Сцена номер три (1/2)

— Белый снег, серый лед...

Блямс!

— Белый снег, серый лед...

Бздыннн...

— Белый...

Да чтоб их всех!

Лойсо рывком поднимается с узкой кровати, куда три минуты назад рухнул в надежде хоть немного полежать в покое, без бесконечных вездесущих подростков с их бесконечными проблемами. Надежда, как выясняется, — очень глупое чувство, особенно если касается целого стада существ разной степени незрелости, не способных сосредоточиться ни на чем, кроме самих себя.

Он вылетает в холл, с такой силой толкнув дверь, что та с грохотом бьется о стену, ручка выкрашивает на пол хлопья голубой краски и штукатурку. Сидящая на подоконнике девица вздрагивает, едва не роняя гитару, но в последний момент все же удерживает ее в тонких руках.

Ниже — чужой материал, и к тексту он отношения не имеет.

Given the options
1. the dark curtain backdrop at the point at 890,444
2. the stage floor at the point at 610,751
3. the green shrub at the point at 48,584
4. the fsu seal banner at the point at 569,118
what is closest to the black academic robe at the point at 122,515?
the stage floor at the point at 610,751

Лойсо хмуро оглядывает худенькое личико в обрамлении фиолетовых, уже отросших прядей, внезапно идеально накрашенные черным ногти, безразмерную футболку с полигональной совой. Бросает взгляд на инструмент, подавляет желание протереть глаза и все же, не сдержавшись, присвистывает:

— Хренассе, это же «Гибсон»! Ты где такое взяла?

Он требовательно протягивает руку, совершенно уверенный, что моментально получит желаемое, но девчонка спрыгивает с подоконника, неожиданно спокойным, совершенно взрослым жестом откладывает гитару себе за спину, скрещивает руки на груди и дерзко задирает нос.

— Это моя!

Лойсо смутно припоминает, что у девицы вроде бы именитые родители, из тех, что вечно мелькают в списках «100 самых богатых людей страны». Или это не у нее? Эти мелкие все на одно лицо!